My blog today is a bit of a diversion from the norm. But I want to share with you my personal recollections of Whitney Houston. The news of her untimely passing has shocked us all, and I am just heartbroken when I think about the young Whitney I knew before she became Whitney Houston, the Superstar.
I had the pleasure of working with Whitney during her high school years when she was a teen model. I was a fashion editor at Seventeen magazine and then Fashion Director at YM. She was a delightful, sweet, wonderful person, and all of us who worked with her loved her. She was truly beautiful inside and out. Anytime we were booking models for a photo shoot, we would always say, “Let’s book Whitney” “See if Whitney is available” “Whitney would be great for this story.” She was never a diva and she was always professional. She showed up on time and made our jobs easier by doing her best in front of the camera. She never complained if days ran long and cheerfully did whatever was expected.
I remember a photo shoot in the Hamptons on one of those dog days of summer in August. It was 95 degrees and we were photographing back-to-school clothing. Whitney, wearing wool socks, boots, wool trousers and a sweater, was asked by the photographer to climb up a very high sand dune. She did so for quite some time and kept smiling all throughout that steep climb. She never uttered a word of dissent, even though the heat was brutal. She posed on that dune until the photographer had his money shot. That was Whitney: agreeable, kind, eager to do her best and a real trooper. I can picture her sitting on a studio floor in between shots, her schoolbooks open on her lap as she studied. She was not only diligent and hardworking but she was also fun to be around. Whitney loved to laugh and when she smiled she lit up the room. I traveled with her to the Dominican Republic for another fashion shoot and have vivid memories of her laughing and splashing in the sea—always sunny and smiling and happy.

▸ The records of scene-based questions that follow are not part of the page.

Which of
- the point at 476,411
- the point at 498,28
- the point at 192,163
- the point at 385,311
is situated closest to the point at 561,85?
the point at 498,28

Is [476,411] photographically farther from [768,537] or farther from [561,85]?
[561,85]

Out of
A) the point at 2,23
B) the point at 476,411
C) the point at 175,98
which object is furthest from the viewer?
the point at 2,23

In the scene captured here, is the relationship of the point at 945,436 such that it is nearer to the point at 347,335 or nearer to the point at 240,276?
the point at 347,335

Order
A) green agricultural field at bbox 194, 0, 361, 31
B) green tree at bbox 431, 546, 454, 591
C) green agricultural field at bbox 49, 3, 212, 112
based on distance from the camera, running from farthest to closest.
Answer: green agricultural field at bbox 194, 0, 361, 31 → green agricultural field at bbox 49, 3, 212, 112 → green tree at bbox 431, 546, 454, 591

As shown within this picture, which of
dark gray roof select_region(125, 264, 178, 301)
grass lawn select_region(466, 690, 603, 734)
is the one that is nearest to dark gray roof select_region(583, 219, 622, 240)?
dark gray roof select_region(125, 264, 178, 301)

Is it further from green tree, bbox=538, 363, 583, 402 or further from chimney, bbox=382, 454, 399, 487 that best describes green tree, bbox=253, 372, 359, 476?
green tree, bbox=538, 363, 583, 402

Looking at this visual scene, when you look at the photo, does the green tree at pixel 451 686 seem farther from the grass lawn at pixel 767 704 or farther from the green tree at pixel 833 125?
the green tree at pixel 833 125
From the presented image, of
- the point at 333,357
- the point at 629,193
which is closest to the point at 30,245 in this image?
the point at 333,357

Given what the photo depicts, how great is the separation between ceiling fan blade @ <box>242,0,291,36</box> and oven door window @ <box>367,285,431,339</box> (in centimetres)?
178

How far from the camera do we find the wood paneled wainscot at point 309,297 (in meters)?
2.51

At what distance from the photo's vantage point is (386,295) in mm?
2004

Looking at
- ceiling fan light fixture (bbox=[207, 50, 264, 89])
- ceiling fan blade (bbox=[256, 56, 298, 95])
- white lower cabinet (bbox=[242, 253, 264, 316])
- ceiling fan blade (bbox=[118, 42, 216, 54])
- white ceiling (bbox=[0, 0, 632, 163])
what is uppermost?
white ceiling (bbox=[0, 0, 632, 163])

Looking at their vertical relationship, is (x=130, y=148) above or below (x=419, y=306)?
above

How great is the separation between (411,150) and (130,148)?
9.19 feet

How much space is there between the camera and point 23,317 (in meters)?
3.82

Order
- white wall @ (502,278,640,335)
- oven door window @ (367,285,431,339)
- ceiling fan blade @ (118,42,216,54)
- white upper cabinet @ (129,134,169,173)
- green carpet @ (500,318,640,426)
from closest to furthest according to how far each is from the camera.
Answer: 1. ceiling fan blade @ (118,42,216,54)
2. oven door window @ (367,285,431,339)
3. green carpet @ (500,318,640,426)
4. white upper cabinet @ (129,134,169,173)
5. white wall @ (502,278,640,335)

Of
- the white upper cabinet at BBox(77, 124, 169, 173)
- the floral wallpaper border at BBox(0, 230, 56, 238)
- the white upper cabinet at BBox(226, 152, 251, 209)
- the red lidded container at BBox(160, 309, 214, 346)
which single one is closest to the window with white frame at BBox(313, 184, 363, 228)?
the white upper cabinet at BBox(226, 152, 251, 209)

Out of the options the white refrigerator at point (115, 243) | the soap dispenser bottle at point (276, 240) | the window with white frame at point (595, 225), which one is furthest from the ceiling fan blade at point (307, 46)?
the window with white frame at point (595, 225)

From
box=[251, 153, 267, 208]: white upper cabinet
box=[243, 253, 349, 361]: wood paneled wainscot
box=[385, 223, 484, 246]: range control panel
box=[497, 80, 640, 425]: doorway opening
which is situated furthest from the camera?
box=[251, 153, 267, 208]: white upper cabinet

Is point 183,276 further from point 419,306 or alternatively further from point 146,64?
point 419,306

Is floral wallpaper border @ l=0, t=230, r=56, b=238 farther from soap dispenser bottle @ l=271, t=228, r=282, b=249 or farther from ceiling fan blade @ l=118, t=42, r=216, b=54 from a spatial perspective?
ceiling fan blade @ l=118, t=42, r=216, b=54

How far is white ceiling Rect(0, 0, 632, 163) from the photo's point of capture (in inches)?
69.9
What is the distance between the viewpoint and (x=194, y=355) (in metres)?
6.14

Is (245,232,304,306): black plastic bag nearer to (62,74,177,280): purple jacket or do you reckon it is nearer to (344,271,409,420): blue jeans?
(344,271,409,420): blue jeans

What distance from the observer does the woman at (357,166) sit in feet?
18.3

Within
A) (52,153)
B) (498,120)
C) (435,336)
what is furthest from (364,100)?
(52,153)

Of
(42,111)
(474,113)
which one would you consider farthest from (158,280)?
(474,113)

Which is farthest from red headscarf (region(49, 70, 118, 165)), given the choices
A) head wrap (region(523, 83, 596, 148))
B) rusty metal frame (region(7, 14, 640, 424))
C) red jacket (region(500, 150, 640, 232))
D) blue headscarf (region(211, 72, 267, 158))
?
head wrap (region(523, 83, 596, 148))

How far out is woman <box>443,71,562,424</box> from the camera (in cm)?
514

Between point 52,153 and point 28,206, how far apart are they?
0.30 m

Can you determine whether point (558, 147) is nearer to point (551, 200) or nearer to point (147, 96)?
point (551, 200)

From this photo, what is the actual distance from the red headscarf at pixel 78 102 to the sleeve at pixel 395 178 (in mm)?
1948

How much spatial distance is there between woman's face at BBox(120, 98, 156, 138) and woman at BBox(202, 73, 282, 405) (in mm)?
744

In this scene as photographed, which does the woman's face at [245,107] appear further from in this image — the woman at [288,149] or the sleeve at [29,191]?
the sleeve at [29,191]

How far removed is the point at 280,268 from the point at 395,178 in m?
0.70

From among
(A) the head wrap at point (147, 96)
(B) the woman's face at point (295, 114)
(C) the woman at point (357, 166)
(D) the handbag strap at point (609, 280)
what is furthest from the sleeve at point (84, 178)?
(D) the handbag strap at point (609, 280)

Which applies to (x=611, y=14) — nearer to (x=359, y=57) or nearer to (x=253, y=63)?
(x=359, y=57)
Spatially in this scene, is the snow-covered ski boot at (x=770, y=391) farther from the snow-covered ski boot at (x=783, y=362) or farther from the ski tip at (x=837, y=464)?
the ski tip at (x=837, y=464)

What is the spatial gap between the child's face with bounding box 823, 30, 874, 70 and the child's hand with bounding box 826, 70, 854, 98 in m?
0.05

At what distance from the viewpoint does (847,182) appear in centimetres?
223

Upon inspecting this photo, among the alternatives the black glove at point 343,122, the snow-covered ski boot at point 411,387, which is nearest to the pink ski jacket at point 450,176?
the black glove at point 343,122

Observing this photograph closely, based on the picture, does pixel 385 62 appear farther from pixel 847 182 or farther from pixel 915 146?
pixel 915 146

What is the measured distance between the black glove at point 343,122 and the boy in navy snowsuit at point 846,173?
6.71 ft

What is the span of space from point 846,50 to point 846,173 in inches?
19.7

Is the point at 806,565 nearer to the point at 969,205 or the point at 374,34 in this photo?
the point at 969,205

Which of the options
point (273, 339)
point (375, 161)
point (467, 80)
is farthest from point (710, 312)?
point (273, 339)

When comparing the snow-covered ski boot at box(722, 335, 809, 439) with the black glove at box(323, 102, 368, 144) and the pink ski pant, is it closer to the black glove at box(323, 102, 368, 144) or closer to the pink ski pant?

Here are a few photos from Whitney's modeling days in YM, starting in August 1981:
None of us knew that Whitney’s godmother was Aretha Franklin or that Dionne Warwick was her cousin. Whitney was modest and never bragged about her megastar connections. We did know that her mother was Cissy Houston, renowned gospel singer, and that Whitney sang in her church choir. But it wasn’t until one day at a photo shoot when Whitney told us that she was going to sing with her mom that night that we discovered what a rare talent she was. Cissy Houston was performing at Roseland, and Whitney was slated to perform one song on her own. It was her first solo performance in front of a big NYC crowd and she was understandably nervous. She asked if we could all come and support her…and we did. I remember standing in the crowd near the stage and watching Whitney emerge from the wings and walk slowly onto the stage after her mom had introduced her. She tentatively took the mike, smiled at the audience, closed her eyes and started to sing “Somewhere Over the Rainbow.” She was magnificent and that beautiful, clear voice resonated throughout the room. The crowd went wild as so many more crowds would in the years to come.
There were occasions when Whitney and I would take the bus together to our homes in New Jersey. I lived in Montclair at the time, and we would head to Port Authority after a day at a studio. We would order ice cream cones and sit laughing and talking until it was time to board the bus. I would sometimes drive her to her home in East Orange, and on one of those days, knowing that she was about to graduate from high school the following month, I asked Whitney what her plans were after graduation. I can picture her sitting in the passenger seat of my car, her books on her lap as she turned to me and said, “I really want to be a singer. Like my mom. I just love to sing. But I’m scared and nervous I won’t make it. Do you think I have a chance?”
Here was this unbelievably talented girl who was about to thrill the world with her magic questioning whether she might make it in the music industry. Of course, neither of us could even imagine at the time the incredible impact she would have upon the music and entertainment world. I looked at her and said, “Whitney, you are a beautiful person and you have an amazing voice. If you can’t succeed, I don’t know who can. I’m pretty sure you’ll make it, Whitney.” She smiled her sweet, lovely smile and thanked me for the words of encouragement.
And just three years later, in 1986, I wept tears of joy as I watched her on TV accepting her very first Grammy. “You made it Whitney!” I thought.
Today, it’s tears of sadness and my heart goes out to her mother and daughter, to her mentor, Clive Davis, and to all her friends and family. I will always treasure the very special memories I have of this beautiful, loving person and, dear Whitney, I hope you know that we will always, always love you.